The Killing Hills-Book Review

The Killing HillsThe Killing Hills by Chris Offutt

My rating: 4 of 5 stars


Book review, The Killing Hills, by Chris Offutt, Grove Press, 2021, 219 pages

In this short novel, the author takes the reader on a journey to the eastern hills of Kentucky where a woman has been murdered, and an unlikely brother-sister team are positioned to solve it. Mick, now AWOL from the criminal investigation department (CID) of the army stationed in Germany, has been called upon by his sister, Linda, now Sheriff of the small, insular Appalachian community, to assist in the investigation. Having served in the deserts of Iraq and Afghanistan, Mick notes the similarity in the use of violence between the clans living in the hollers of Kentucky and those groups in Afghanistan. On a personal level Mick must also solve the mystery of who fathered the baby his now pregnant wife carries. Mick and Peggy knew each other as children, married at 19 and have spent the better part of their 12 year old marriage apart.
The author uses an array of creative language to both describe the environment in which the story takes place and the dialogue of the characters. Examples are:
“Mick left his sister’s house and headed east. The sun lay above the hillside as if resting, tinging the western treetops with flame…He made a sharp curve to a ridge that ended at a house surrounded by heavy woods.
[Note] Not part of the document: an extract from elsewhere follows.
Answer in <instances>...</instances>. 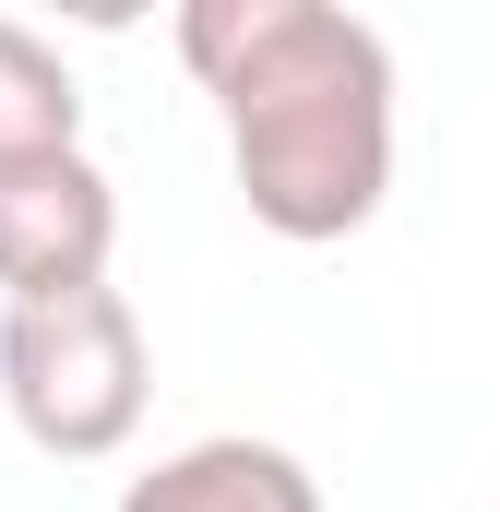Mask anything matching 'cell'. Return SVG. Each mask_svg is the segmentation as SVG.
Returning a JSON list of instances; mask_svg holds the SVG:
<instances>
[{"mask_svg": "<svg viewBox=\"0 0 500 512\" xmlns=\"http://www.w3.org/2000/svg\"><path fill=\"white\" fill-rule=\"evenodd\" d=\"M143 322H131L120 286H84V298H48V310H0V405L36 453L60 465H96L143 429Z\"/></svg>", "mask_w": 500, "mask_h": 512, "instance_id": "2", "label": "cell"}, {"mask_svg": "<svg viewBox=\"0 0 500 512\" xmlns=\"http://www.w3.org/2000/svg\"><path fill=\"white\" fill-rule=\"evenodd\" d=\"M84 143V96H72V60L0 12V167L12 155H72Z\"/></svg>", "mask_w": 500, "mask_h": 512, "instance_id": "5", "label": "cell"}, {"mask_svg": "<svg viewBox=\"0 0 500 512\" xmlns=\"http://www.w3.org/2000/svg\"><path fill=\"white\" fill-rule=\"evenodd\" d=\"M108 251H120V191L84 143L0 167V310H48V298L108 286Z\"/></svg>", "mask_w": 500, "mask_h": 512, "instance_id": "3", "label": "cell"}, {"mask_svg": "<svg viewBox=\"0 0 500 512\" xmlns=\"http://www.w3.org/2000/svg\"><path fill=\"white\" fill-rule=\"evenodd\" d=\"M120 512H322V477L286 453V441H250V429H215L167 465H143L120 489Z\"/></svg>", "mask_w": 500, "mask_h": 512, "instance_id": "4", "label": "cell"}, {"mask_svg": "<svg viewBox=\"0 0 500 512\" xmlns=\"http://www.w3.org/2000/svg\"><path fill=\"white\" fill-rule=\"evenodd\" d=\"M179 60L227 120L250 227L322 251L358 239L393 191V48L334 0H191Z\"/></svg>", "mask_w": 500, "mask_h": 512, "instance_id": "1", "label": "cell"}]
</instances>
There was more sun here and he a briefly pitied people who lived in the hollers where it was already night.
He waited in the truck and watched for dogs. People unaccustomed to visitors in an unknown vehicle were capable of greeting a strangers with a weapon.”
And the dialogue conveys the uniqueness of the people:
“Your son is more or less why I’m here.
Which one?
Uh, well, Mick hesitated, your second boy, I reckon.
Oh, she said. Fuckin’ Barney. He ain’t here right now.
You call him that too?
We’re a nickname family. You know Shifty’s not my real name, either. It’s Camille Littleton, then I got married and my husband started in calling me Shifty because the only clothes I had were shifts my mother made. Now we got Cricket, Jimbo, Junebug, Sheetrock, Doodle and Rickets.”
Rickets. Ain’t that a disease?
Yeah, but he ain’t never had it. Just born bow-legged.”

I enjoyed reading this artfully crafted novel. The story is tightly woven and I read it in two sittings. The characters came alive. The setting exposed me to an area of the country I had only some scant familiarity with when I visited my sister, Jo-Ann, when she worked as a geologist for a coal company in West Virginia, and had just experienced one of their yearly floods in the holler in which she resided with her family. It is my understanding that this is the first mystery/thriller set in the eastern hills of Kentucky. I recommend it withs 4 stars.